Was heißt „dörflich“?

Manfred Pfeifer sagte: „Die Wähler sind schlauer, als viele hier meinen.“ Der Flächenfraß müsse aus Klimaschutzgründen und wegen der Landwirtschaft gestoppt werden. Gleichwohl offenbarte er sich „aus einem persönlichen Grund“ als Gegner des Projekts: „Ich will in einem Dorf wohnen, also muss ich gucken, dass es nicht immer weiter wächst.“ Auf diesen Satz schien Klaus Graber (CDU) gewartet zu haben. Er legte mit Beispielen aus der Ortsgeschichte dar, dass Bobenheim-Roxheim seinen „dörflichen Charakter“ schon Anfang der 1980er-Jahre verloren hatte.

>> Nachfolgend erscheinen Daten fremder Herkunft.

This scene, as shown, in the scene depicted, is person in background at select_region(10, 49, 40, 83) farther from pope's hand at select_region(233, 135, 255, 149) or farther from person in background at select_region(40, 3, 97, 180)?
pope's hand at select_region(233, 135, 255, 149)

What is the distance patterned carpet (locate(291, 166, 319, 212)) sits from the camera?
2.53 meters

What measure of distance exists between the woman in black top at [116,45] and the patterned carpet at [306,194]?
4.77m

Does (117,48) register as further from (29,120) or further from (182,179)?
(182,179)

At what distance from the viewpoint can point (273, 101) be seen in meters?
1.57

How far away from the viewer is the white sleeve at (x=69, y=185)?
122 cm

Pfeifer wies darauf hin, dass die Bürgerinitiative Lebenswertes Bobenheim-Roxheim rasch nach Bekanntwerden des CDU/SPD-Vorstoßes für das Neubaugebiet aktiv geworden sei und bis Anfang nächster Woche vermutlich die für ein Bürgerbegehren erforderlichen 638 Unterschriften von wahlberechtigten Einwohnern beisammen habe. Ob dieser Antrag zur Durchführung eines Bürgerentscheids dann rechtens ist, darüber gehen die Meinungen auseinander. Büroleiter Markus Pfeffer sagte auf RHEINPFALZ-Anfrage, das werde geprüft, wenn die Unterschriften tatsächlich im Rathaus abgegeben seien. Auf Grundlage dieser Prüfung müsse der Gemeinderat entscheiden, ob das Bürgerbegehren zulässig ist. Die Grünen schätzen die Kosten eines Bürgerentscheids, sofern er nicht zeitgleich mit der nächsten Kommunalwahl stattfindet, auf 15.000 Euro.

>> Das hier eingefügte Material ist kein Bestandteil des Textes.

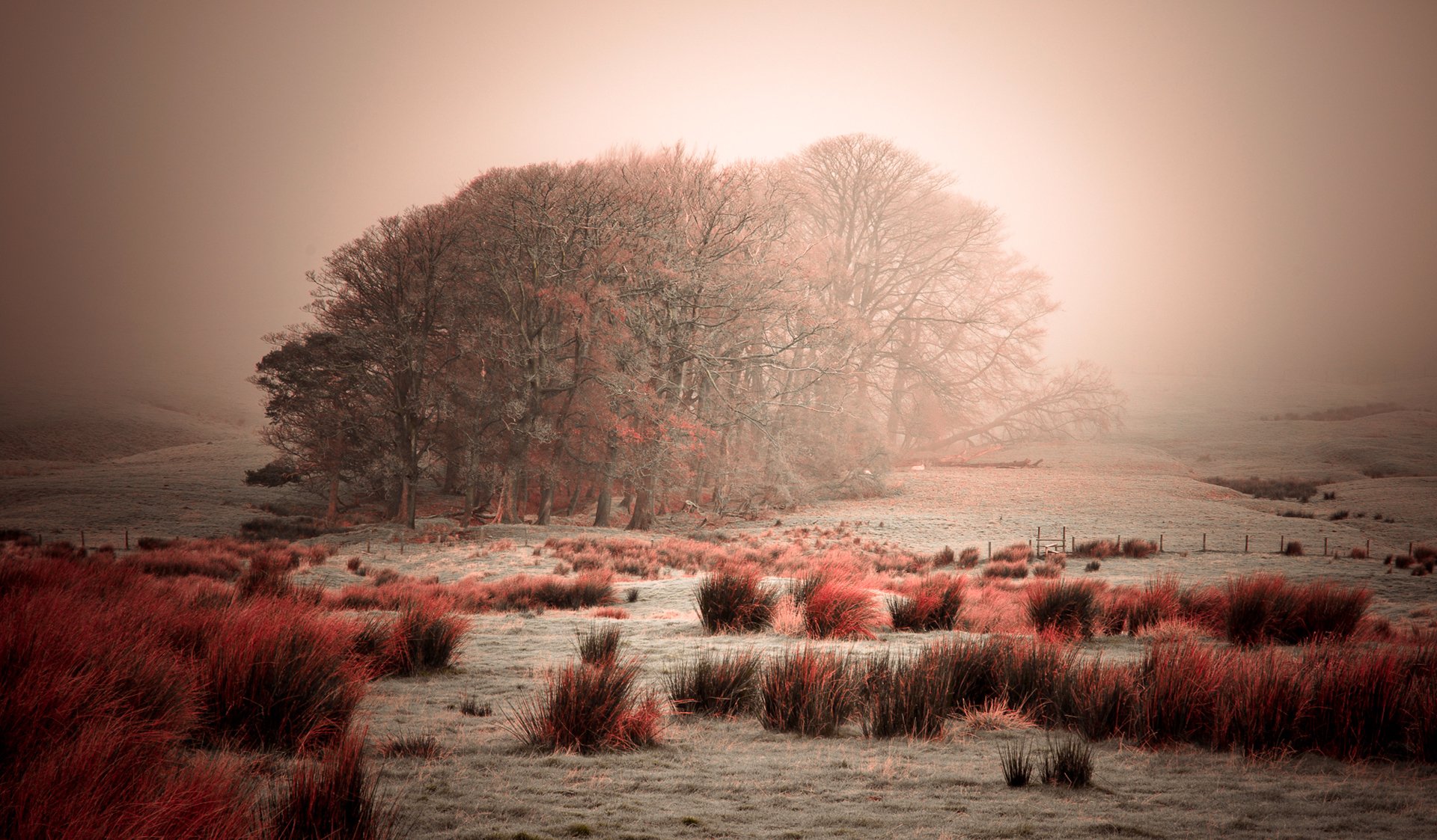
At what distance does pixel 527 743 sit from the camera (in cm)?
454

Ob und wann die Äcker am Littersheimer Weg tatsächlich im jetzt angedachten Umfang bebaut werden, steht noch lange nicht fest. Dazu muss der Verband Region Rhein-Neckar sein Okay geben, und Eigentümer müssen bereit sein, ihre Grundstücke in das Umlegungsverfahren einzubringen beziehungsweise zu verkaufen. Unter Anwohnern, die kein Baugebiet wollen, macht schon das Wort „Enteignung“ die Runde. Die Sorge dürfte unbegründet sein, und Georg Zwilling schloss das in der Sitzung von CDU-Seite kategorisch aus.